O negociador que jogava dos dois lados
Angelo Martino, de 41 anos, residente na Florida, tinha por função negociar com cibercriminosos para reduzir os resgates pagos pelos clientes da DigitalMint. Em vez disso, segundo os documentos judiciais, Martino transmitia aos operadores do BlackCat informação confidencial das vítimas — nomeadamente as suas posições negociais e os limites das apólices de ciberseguro — para que os atacantes exigissem o valor máximo possível. Em troca, recebia uma parte do resgate.
Na prática, Martino conduzia negociações contra si próprio: representava a vítima de um lado da mesa enquanto, em canais secretos ligados à infraestrutura do BlackCat, aconselhava os extorsionários do outro. O FBI descreveu-o como alguém que “vendeu as próprias vítimas que foi contratado para representar”. Cinco organizações que recorreram à DigitalMint e foram atribuídas a Martino pagaram, no conjunto, mais de 75 milhões de dólares em resgates — valores que os procuradores consideram terem sido inflacionados pela informação que o negociador entregou aos criminosos.

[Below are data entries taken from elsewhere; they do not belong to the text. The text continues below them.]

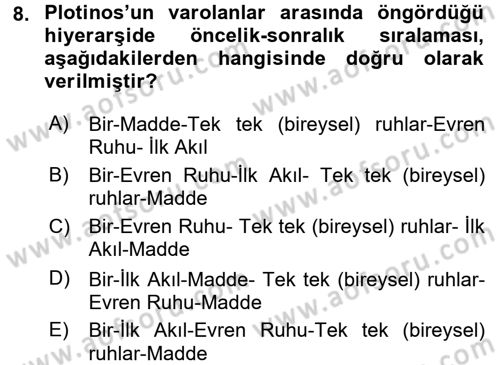 8. Plotinos'un varolanlar arasında öngördüğü hiyerarşide öncelik-sonralık sıralaması, aşağıdakilerden hangisinde doğru olarak verilmiştir?

A) Bir-Madde-Tek tek (bireysel) ruhlar-Evren Ruhu- İlk Akıl
B) Bir-Evren Ruhu-İlk Akıl- Tek tek (bireysel) ruhlar-Madde
C) Bir-Evren Ruhu- Tek tek (bireysel) ruhlar- İlk Akıl-Madde
D) Bir-İlk Akıl-Madde- Tek tek (bireysel) ruhlar-Evren Ruhu-Madde
E) Bir-İlk Akıl-Evren Ruhu-Tek tek (bireysel) ruhlar-Madde

www.aofsoru.com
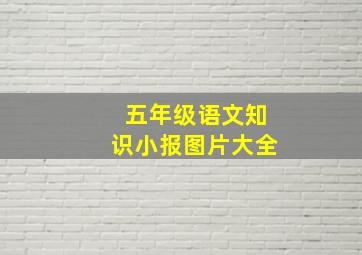 五年级语文知识小报图片大全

De negociador a afiliado do BlackCat
O esquema não ficou pela partilha de informação. Em maio de 2023, Martino obteve acesso de afiliado à plataforma de ransomware-as-a-service do BlackCat — um estatuto reservado a parceiros de confiança que executam os ataques. Passou a partilhá-lo com dois cúmplices: Kevin Martin, de 36 anos, também negociador na DigitalMint, e Ryan Goldberg, de 41 anos, gestor de resposta a incidentes noutra empresa de cibersegurança, a Sygnia.
Entre abril e novembro de 2023, o trio usou o próprio BlackCat para atacar e extorquir vítimas nos Estados Unidos, dividindo os lucros entre si e pagando aos administradores do grupo uma comissão de 20% sobre cada resgate. Numa dessas operações, contra uma empresa de dispositivos médicos, extorquiram cerca de 1,2 milhões de dólares em bitcoin. Martin e Goldberg declararam-se culpados em dezembro de 2025 e foram ambos condenados a quatro anos de prisão no final de abril de 2026.
Quem é o BlackCat/ALPHV
O BlackCat, também conhecido como ALPHV, foi uma das operações de ransomware-as-a-service mais prolíficas dos últimos anos. Surgido no final de 2021, o FBI associou-o a mais de 60 intrusões apenas nos primeiros meses de atividade e, até setembro de 2023, o grupo terá recolhido pelo menos 300 milhões de dólares em resgates de mais de 1.000 vítimas. Em dezembro de 2023, uma operação policial internacional liderada pelo FBI desmantelou parte da sua infraestrutura e disponibilizou uma ferramenta de desencriptação que poupou centenas de vítimas.
Até à data, as autoridades apreenderam 10 milhões de dólares em bens de Martino, incluindo criptomoeda, veículos, um food truck e um barco de pesca de luxo adquiridos com os proventos do esquema. A audiência para fixar o valor da restituição está marcada para 17 de setembro de 2026. A DigitalMint afirmou desconhecer por completo a conduta do ex-funcionário, sublinhando que Martino a ocultou deliberadamente através de canais de comunicação não autorizados, e que foi despedido assim que o caso foi descoberto.
Porque é que isto importa
O caso Martino ilustra o risco extremo — ainda que raro — que representa um insider com acesso privilegiado a informação sensível. Numa negociação de ransomware, o negociador conhece exatamente quanto a vítima pode e está disposta a pagar; nas mãos erradas, essa informação transforma-se numa arma contra o próprio cliente. Para as organizações, o episódio reforça a importância de princípios que o Regime Jurídico da Cibersegurança (transposição da NIS2) também sublinha: controlo de acessos, segregação de funções, registo e auditoria de comunicações, e escrutínio dos fornecedores e parceiros de resposta a incidentes. A confiança depositada num terceiro nunca dispensa a verificação — mesmo quando esse terceiro é, em teoria, quem nos devia proteger.
Esta informação tem caráter noticioso e baseia-se em dados divulgados publicamente pelo Departamento de Justiça dos Estados Unidos, pelo FBI e em documentos judiciais associados ao caso.